Objectif A: Convertissez en tableau Markdown les lignes du listing comprises entre celle qui contient « Is (x=390, y=130) » et la fin du listing, bornes incluses, en omettant les lignes vides. Le tableau aura deux colonnes, « N° » pour le numéro de rang et « Ligne » pour le texte de la ligne.

Texte fourni:
<<<<

Le duché se retrouva sans héritier en ligne directe. Les Etats brabançons voulant échapper aux entreprises de l’Empereur Sigismond, ils désignèrent Philippe le Bon comme héritier du pays. - Le Hainaut, la Hollande, la Zélande et la Frise étaient gouvernées par Jacqueline de Bavière. Cette princesse, célèbre par sa beauté et ses malheurs, était à un double titre la cousine de Philippe le Bon car leurs pères avaient épousé la sœur l’un de l’autre (mariage croisé organisé par Philippe le Hardi en 1385). N’ayant pas de postérité, elle céda, d’ailleurs contrainte et forcée, tous ses Etats au duc de Bourgogne en 1433.
- Le duché de Luxembourg, avait été gouverné par le fils de Philippe le Hardi, Antoine de Bourgogne, duc de Brabant-Limbourg et mari d’Elisabethde Görlitz. Celle-ci avait continué à tenir le duché de Luxembourg après la mort d’Antoine en 1415. Puis, à partir de 1427, n’ayant pas d’héritier, elle était entrée en négociation avec son neveu, Philippe le Bon, en vue de lui céder ses droits sur la principauté. Mais l’accord intervenu entre la tante et le neveu suscita de fortes résistances de la part des parents d’Elisabeth qui, eux aussi, détenaient des droits sur le duché :
- L’Empereur Sigismond de Luxembourg
- Guillaume de Saxe
- Ladislas, roi de Bohême et de Hongrie
Les contestations et les revendications de ces compétiteurs contraignirent Philippe le Bon à agir par la force. En 1443, il fit la conquête du Luxembourg qu’il ne lâcha plus. Ses droits ne furent toutefois définitivement reconnus qu’en 1461.

>>>>

Support de travail:
<<<<

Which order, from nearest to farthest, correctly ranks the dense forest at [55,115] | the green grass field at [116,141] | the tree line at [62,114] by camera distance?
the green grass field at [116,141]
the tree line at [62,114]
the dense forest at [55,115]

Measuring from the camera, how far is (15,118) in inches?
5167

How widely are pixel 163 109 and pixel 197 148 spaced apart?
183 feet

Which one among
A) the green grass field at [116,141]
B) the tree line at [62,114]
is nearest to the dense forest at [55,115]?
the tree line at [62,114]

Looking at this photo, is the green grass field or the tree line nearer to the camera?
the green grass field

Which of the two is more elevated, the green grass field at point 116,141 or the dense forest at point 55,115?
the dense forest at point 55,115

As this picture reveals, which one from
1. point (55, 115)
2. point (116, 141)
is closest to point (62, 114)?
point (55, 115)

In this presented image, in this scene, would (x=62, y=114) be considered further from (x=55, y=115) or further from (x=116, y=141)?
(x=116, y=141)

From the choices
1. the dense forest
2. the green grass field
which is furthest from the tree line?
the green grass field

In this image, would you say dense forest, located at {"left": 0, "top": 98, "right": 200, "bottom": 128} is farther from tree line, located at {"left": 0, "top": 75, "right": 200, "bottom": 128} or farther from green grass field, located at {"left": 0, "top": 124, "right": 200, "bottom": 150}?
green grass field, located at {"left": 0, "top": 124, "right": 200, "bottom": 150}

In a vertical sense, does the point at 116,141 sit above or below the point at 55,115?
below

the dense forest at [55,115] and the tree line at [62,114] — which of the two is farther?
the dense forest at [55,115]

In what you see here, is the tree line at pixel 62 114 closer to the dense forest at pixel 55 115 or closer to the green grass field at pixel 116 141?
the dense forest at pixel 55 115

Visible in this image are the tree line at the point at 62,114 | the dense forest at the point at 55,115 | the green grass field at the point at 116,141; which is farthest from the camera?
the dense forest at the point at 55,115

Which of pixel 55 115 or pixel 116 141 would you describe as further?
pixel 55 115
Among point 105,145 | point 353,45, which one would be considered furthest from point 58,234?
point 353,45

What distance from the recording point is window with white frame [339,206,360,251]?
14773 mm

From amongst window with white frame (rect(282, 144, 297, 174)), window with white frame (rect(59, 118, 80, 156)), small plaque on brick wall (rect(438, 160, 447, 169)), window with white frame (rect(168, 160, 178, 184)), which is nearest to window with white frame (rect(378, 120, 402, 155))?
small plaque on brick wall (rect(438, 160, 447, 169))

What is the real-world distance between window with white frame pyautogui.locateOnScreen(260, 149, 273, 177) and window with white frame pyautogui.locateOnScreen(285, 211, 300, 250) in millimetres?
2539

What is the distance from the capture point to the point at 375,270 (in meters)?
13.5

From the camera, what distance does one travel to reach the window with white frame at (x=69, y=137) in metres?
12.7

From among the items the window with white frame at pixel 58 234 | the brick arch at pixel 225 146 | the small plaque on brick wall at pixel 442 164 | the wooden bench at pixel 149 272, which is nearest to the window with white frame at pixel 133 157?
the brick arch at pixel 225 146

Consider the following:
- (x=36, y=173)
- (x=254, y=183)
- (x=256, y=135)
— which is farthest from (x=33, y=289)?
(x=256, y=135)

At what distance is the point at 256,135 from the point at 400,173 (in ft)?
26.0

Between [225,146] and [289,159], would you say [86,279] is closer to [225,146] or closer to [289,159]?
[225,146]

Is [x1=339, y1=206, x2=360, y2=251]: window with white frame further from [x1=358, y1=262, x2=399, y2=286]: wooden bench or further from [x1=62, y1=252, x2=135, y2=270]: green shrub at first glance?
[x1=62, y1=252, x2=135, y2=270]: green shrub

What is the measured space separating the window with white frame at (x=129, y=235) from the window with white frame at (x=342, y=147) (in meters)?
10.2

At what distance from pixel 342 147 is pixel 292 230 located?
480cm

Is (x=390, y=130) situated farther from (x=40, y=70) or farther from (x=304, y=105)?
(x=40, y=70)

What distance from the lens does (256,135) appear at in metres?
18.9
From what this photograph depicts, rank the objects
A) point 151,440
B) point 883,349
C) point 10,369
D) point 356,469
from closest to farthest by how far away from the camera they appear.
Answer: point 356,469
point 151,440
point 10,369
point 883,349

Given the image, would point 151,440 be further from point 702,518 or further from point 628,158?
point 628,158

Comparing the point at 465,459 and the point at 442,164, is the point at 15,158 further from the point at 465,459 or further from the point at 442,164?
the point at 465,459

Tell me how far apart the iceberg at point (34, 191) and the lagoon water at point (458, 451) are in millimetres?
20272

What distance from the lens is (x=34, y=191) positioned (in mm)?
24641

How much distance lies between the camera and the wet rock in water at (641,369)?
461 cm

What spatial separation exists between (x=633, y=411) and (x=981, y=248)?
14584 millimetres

>>>>

Objectif B: Prolongez le texte sur les acquisitions territoriales de Philippe le Bon à partir de sa dernière phrase.

Réponse à l'exercice A:
| N° | Ligne |
|---|---|
| 1 | Is (x=390, y=130) situated farther from (x=40, y=70) or farther from (x=304, y=105)? |
| 2 | (x=40, y=70) |
| 3 | What distance from the lens does (256,135) appear at in metres? |
| 4 | 18.9 |
| 5 | From what this photograph depicts, rank the objects |
| 6 | A) point 151,440 |
| 7 | B) point 883,349 |
| 8 | C) point 10,369 |
| 9 | D) point 356,469 |
| 10 | from closest to farthest by how far away from the camera they appear. |
| 11 | Answer: point 356,469 |
| 12 | point 151,440 |
| 13 | point 10,369 |
| 14 | point 883,349 |
| 15 | Given the image, would point 151,440 be further from point 702,518 or further from point 628,158? |
| 16 | point 628,158 |
| 17 | Comparing the point at 465,459 and the point at 442,164, is the point at 15,158 further from the point at 465,459 or further from the point at 442,164? |
| 18 | the point at 465,459 |
| 19 | Tell me how far apart the iceberg at point (34, 191) and the lagoon water at point (458, 451) are in millimetres? |
| 20 | 20272 |
| 21 | What distance from the lens is (x=34, y=191) positioned (in mm)? |
| 22 | 24641 |
| 23 | How much distance lies between the camera and the wet rock in water at (641,369)? |
| 24 | 461 cm |
| 25 | What spatial separation exists between (x=633, y=411) and (x=981, y=248)? |
| 26 | 14584 millimetres |

Réponse à l'exercice B:
Jacqueline de Bavière Source : Nos Gloires – J-L Huens |
Elisabeth de Goerlitz |
Philippe le Bon qualifia cet ensemble de « pays d’en bas » ou Pays-Bas par opposition aux « pays d’en haut » que constituent la Bourgogne et la Franche-Comté.
Le duc de Bourgogne tenait maintenant sous la main la quasi-totalité des grandes principautés laïques des Pays-Bas. Quant aux principautés ecclésiastiques, il ne s’en empara pas mais elles se trouvèrent toutes placées dans son aire d’influence :
- Les évêchés de Cambrai et de Thérouanne échurent à ses fils bâtards
- L’évêché de Tournai à son chancelier Rolin
- Quant à la grande et puissante principauté épiscopale de Liège, elle était étroitement surveillée par la puissance bourguignonne puisque Philippe le Bon avait réussi à placer son neveu Louis de Bourbon sur le siège épiscopal.
L’échec des projets d’expansion et la désagrégation
Charles le Téméraire nourrissait un plan grandiose : unir ses pays de par-delà à ses pays de par-deçà et, pourquoi pas, reconstituer le royaume attribué à Lothaire par le Traité de Verdun en 843. Ce rêve de domination bourguignonne faisait appel à des opérations militaires et à des entreprises diplomatiques :
- En 1473, Charles le Téméraire arracha à Adolphe d’Egmont le duché de Gueldre et le comté de Zutphen
- En septembre de la même année, il se rendit à Trêves avec le désir d’obtenir de l’Empereur Frédéric III une promesse de mariage de l’archiduc Maximilien avec Marie de Bourgogne, sa fille.
- En 1469, il acheta la Haute-Alsace au duc Sigismond de Habsbourg afin de jeter un pont entre Luxembourg et la Franche-Comté
- Il conquit la Lorraine et réalisa ainsi la jonction tant convoitée.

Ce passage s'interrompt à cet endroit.